To do so, researchers analyzed data from patients who were diagnosed with leukemia when they were younger than 18 years old between 1987 and 2013 and survived five or more years after their last pediatric cancer event. This included pediatric leukemia survivors with Down syndrome (79 patients) and survivors without Down syndrome (231 patients). The study also included 790 patients with Down syndrome who did not develop childhood leukemia.
Pediatric leukemia survivors with Down syndrome had lower rates of 20-year overall survival (the time that a patient with cancer is still alive) compared with survivors without Down syndrome (81.7% versus 98.3%). This was also seen in patients with Down syndrome without leukemia (96.3%). Death from infection or lung complications occurred in pediatric leukemia survivors with Down syndrome.
“There is a hint that pulmonary or infectious causes might be responsible (for the increased risk for late mortality), which is a different pattern than seen in survivors without (Down syndrome), but further study is needed to confirm this,” Gupta said.
Xavier added some thoughts about these mortality findings.
“I think the most striking results of this study is the risk of death,” she said. “I was very surprised by that. The paper couldn't tell or pinpoint exactly the reasons for that, (but it is) probably related to the methods those cohorts of patients, which is very common in studies designed like this, are based on datasets, so they are all based and very limited in the information we can get, which is fine too.”
She mentioned that having to face her patients in similar situations may be bothersome for her and her patients moving forward.
“Knowing that if I have here a patient like that who is starting to be treated today with ALL — and to tell his or her family that this kid potentially has 10- (to) 12-fold increased risk of dying in comparison to non-Down syndrome survivors being treated for the same diseases are very concerning to me.”

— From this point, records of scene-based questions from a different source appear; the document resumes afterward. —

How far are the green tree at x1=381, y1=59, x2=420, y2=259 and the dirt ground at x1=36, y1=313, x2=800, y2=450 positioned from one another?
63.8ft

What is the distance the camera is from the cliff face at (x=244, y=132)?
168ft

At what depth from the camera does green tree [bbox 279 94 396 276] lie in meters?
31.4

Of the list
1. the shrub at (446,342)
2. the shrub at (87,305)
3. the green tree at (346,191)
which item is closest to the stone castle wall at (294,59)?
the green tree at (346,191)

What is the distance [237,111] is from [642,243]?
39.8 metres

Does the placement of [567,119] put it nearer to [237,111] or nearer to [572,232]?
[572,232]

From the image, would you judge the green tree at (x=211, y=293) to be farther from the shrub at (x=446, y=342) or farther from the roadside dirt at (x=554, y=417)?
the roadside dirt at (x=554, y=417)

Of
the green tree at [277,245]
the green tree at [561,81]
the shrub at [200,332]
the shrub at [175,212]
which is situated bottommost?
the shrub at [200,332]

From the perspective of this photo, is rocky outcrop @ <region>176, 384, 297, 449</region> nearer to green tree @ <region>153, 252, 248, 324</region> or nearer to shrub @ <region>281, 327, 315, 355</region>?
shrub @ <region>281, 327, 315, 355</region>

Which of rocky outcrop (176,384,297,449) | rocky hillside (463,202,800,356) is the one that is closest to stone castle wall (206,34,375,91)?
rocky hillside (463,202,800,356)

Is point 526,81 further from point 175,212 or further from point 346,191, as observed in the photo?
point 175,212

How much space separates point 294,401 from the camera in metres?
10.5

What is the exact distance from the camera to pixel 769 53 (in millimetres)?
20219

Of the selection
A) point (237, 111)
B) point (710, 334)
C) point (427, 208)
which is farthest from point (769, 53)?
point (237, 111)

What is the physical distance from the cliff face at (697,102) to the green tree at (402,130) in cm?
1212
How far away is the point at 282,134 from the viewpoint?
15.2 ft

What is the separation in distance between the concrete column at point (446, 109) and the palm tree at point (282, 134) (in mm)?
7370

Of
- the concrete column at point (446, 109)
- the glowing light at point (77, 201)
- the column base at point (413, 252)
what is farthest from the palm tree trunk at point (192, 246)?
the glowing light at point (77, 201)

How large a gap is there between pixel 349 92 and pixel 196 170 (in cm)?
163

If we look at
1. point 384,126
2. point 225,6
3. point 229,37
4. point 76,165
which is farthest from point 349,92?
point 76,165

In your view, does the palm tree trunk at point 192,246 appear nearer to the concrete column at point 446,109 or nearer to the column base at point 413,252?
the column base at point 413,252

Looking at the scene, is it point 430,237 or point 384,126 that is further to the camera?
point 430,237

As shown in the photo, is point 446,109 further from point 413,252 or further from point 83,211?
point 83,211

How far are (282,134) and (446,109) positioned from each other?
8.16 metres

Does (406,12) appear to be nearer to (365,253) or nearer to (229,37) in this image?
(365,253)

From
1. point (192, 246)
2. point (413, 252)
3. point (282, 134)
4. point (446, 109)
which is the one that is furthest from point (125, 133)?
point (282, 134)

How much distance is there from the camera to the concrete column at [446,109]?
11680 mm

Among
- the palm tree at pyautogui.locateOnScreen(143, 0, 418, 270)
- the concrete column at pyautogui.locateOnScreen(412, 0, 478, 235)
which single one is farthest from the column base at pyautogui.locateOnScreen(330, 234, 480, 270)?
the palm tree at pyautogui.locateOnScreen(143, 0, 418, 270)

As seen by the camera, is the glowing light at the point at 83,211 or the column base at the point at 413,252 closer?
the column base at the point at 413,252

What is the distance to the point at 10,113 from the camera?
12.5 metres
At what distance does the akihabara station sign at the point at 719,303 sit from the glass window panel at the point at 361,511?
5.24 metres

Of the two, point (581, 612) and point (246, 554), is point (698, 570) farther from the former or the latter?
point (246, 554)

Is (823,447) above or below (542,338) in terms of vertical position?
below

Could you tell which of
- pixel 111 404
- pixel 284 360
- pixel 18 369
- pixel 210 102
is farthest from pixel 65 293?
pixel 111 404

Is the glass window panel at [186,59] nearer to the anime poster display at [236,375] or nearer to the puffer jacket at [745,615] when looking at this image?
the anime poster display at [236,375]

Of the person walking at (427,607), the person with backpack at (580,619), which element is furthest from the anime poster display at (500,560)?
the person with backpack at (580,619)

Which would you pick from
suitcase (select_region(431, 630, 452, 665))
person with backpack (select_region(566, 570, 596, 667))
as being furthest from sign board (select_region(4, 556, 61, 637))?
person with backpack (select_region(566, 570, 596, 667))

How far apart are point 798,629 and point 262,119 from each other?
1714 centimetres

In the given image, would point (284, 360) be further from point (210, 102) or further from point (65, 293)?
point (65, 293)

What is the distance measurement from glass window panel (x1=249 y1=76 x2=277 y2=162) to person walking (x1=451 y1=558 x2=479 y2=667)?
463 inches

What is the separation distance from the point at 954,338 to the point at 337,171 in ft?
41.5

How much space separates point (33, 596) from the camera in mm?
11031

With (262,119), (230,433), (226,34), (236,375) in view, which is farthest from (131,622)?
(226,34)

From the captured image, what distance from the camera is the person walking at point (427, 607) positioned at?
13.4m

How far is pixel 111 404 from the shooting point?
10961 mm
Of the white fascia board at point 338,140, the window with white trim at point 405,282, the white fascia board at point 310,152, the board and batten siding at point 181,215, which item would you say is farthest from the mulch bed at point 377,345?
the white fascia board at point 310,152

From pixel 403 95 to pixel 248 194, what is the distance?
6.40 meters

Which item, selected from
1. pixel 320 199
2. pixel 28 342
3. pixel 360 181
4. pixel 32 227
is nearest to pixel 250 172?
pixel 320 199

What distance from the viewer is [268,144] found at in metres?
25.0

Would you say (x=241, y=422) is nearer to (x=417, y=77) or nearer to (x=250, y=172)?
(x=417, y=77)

The incidence of congestive heart failure did not differ between survivors with Down syndrome, survivors without Down syndrome or patients with Down syndrome who did not develop leukemia. No differences were observed regarding dementia or hearing loss in patients with Down syndrome regardless of their leukemia status.
Although this study does provide some insight into patients with Down syndrome who were childhood leukemia survivors, research in this area is still limited.

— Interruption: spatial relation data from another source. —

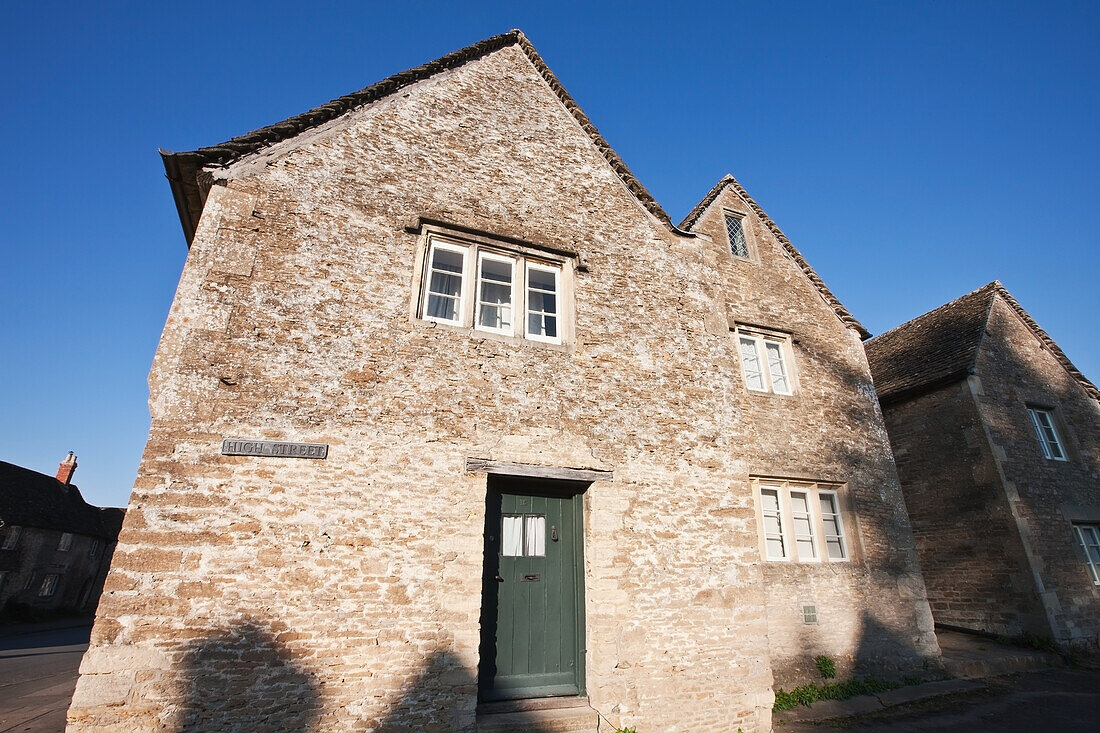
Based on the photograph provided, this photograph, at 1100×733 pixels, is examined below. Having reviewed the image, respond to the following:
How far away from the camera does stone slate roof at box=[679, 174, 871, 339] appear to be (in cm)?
1259

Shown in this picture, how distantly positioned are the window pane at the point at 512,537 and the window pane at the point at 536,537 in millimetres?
79

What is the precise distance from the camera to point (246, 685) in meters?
4.73

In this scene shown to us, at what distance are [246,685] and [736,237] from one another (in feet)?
41.1

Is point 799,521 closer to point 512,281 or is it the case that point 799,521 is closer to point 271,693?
point 512,281

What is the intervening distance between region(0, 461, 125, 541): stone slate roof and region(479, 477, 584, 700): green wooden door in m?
35.2

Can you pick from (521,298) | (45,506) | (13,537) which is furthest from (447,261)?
(45,506)

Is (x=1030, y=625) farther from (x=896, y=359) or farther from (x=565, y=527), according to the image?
(x=565, y=527)

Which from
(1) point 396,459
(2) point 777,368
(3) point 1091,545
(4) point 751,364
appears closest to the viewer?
(1) point 396,459

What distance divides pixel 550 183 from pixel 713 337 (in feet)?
12.1

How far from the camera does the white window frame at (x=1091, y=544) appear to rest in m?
12.6

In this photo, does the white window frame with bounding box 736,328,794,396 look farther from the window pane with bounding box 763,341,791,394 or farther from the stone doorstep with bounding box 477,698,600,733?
the stone doorstep with bounding box 477,698,600,733

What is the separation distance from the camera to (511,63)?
9.54 metres

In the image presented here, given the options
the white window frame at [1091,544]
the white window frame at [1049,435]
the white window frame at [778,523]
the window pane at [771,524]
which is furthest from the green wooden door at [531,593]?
the white window frame at [1049,435]

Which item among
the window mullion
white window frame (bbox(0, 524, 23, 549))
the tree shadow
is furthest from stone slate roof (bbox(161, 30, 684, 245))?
white window frame (bbox(0, 524, 23, 549))
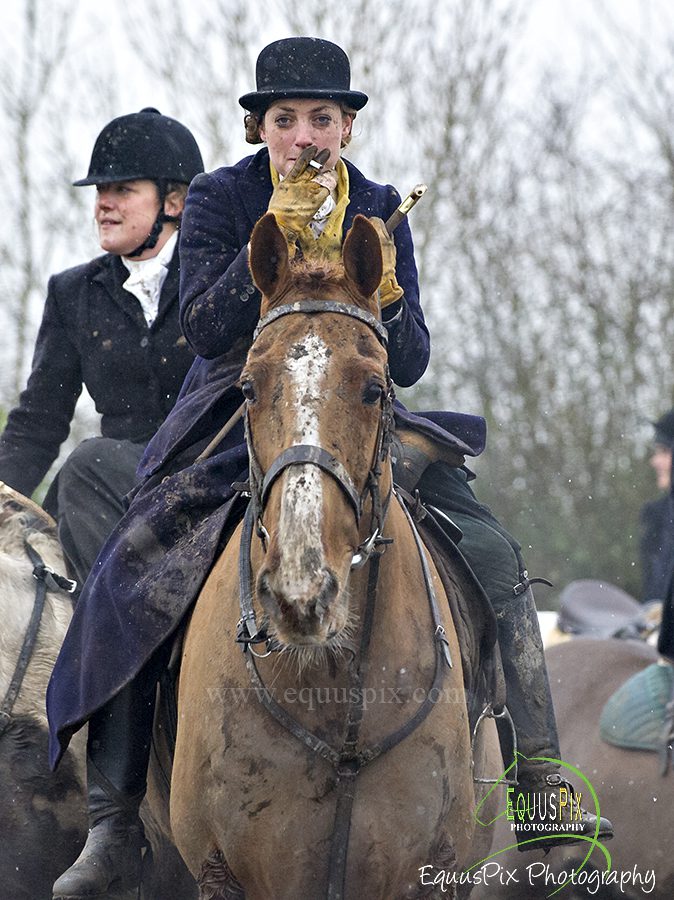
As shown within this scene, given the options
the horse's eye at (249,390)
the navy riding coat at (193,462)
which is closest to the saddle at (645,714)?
the navy riding coat at (193,462)

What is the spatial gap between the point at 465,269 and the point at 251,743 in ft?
52.7

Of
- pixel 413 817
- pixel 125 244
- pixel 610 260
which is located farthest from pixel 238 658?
pixel 610 260

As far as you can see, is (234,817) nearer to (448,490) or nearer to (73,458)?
(448,490)

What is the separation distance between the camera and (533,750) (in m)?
5.04

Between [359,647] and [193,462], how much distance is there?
3.72ft

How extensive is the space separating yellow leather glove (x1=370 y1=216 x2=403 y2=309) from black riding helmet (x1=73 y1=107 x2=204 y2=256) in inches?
95.2

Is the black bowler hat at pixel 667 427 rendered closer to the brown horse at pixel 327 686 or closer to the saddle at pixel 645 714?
the saddle at pixel 645 714

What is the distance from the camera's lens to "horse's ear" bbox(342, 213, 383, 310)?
3.94 m

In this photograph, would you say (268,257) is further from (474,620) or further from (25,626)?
(25,626)

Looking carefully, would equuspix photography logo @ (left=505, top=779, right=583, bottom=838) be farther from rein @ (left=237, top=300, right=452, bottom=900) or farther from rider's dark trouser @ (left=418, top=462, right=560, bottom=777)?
rein @ (left=237, top=300, right=452, bottom=900)

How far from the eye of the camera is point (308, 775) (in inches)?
158

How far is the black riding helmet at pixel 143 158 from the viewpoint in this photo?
6.46 metres

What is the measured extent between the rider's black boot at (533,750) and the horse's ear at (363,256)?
156 centimetres

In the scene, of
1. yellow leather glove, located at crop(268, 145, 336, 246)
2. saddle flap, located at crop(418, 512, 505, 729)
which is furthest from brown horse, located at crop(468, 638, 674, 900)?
yellow leather glove, located at crop(268, 145, 336, 246)
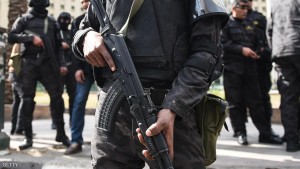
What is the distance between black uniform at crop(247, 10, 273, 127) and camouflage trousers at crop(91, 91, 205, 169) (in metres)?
3.50

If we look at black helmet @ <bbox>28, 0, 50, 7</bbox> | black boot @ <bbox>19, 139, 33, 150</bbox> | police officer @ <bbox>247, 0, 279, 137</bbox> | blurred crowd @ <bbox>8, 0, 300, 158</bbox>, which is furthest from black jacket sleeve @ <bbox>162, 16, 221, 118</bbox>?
police officer @ <bbox>247, 0, 279, 137</bbox>

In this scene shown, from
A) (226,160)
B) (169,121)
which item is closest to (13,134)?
(226,160)

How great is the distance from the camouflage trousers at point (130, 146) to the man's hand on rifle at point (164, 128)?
0.11 m

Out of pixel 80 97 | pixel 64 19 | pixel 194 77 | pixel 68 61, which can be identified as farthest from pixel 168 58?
pixel 64 19

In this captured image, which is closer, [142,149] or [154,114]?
[154,114]

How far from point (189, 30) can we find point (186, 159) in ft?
1.65

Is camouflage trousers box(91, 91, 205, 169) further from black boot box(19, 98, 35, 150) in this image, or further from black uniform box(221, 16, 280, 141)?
black uniform box(221, 16, 280, 141)

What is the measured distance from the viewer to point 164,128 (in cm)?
138

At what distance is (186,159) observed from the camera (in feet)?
4.93

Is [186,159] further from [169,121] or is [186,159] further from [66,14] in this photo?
[66,14]

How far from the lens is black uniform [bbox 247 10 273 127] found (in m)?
→ 4.86

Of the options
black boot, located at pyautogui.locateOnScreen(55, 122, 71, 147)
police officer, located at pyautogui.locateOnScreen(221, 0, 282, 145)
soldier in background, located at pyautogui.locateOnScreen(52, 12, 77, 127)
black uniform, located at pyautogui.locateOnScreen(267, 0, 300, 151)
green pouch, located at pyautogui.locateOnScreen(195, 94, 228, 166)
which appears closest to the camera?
green pouch, located at pyautogui.locateOnScreen(195, 94, 228, 166)

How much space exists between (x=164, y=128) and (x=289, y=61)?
3.09m

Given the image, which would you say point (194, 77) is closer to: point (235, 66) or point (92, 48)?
point (92, 48)
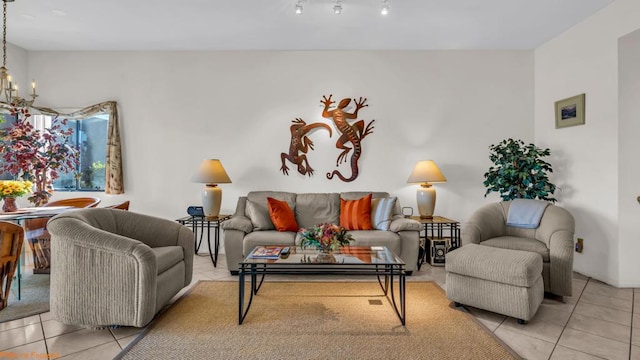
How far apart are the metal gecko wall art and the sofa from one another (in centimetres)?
46

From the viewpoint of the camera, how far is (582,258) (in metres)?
3.73

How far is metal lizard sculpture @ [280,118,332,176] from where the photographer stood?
14.9 feet

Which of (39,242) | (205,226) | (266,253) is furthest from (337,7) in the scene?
(39,242)

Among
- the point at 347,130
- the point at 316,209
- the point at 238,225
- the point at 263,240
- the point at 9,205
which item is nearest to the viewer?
the point at 9,205

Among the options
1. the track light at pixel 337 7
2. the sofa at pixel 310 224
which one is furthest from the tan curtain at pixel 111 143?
the track light at pixel 337 7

“I have some experience with survivorship in pediatric cancer, and we have a significant number of Down syndrome patients that we care for,” Xavier said. “Every time I see those patients come into clinic to discuss long-term side effects, I have to tell the family that everything I'm talking about, it has been studied in a non-Down Syndrome population, so to translate to a kid who has a different set of problems is difficult.”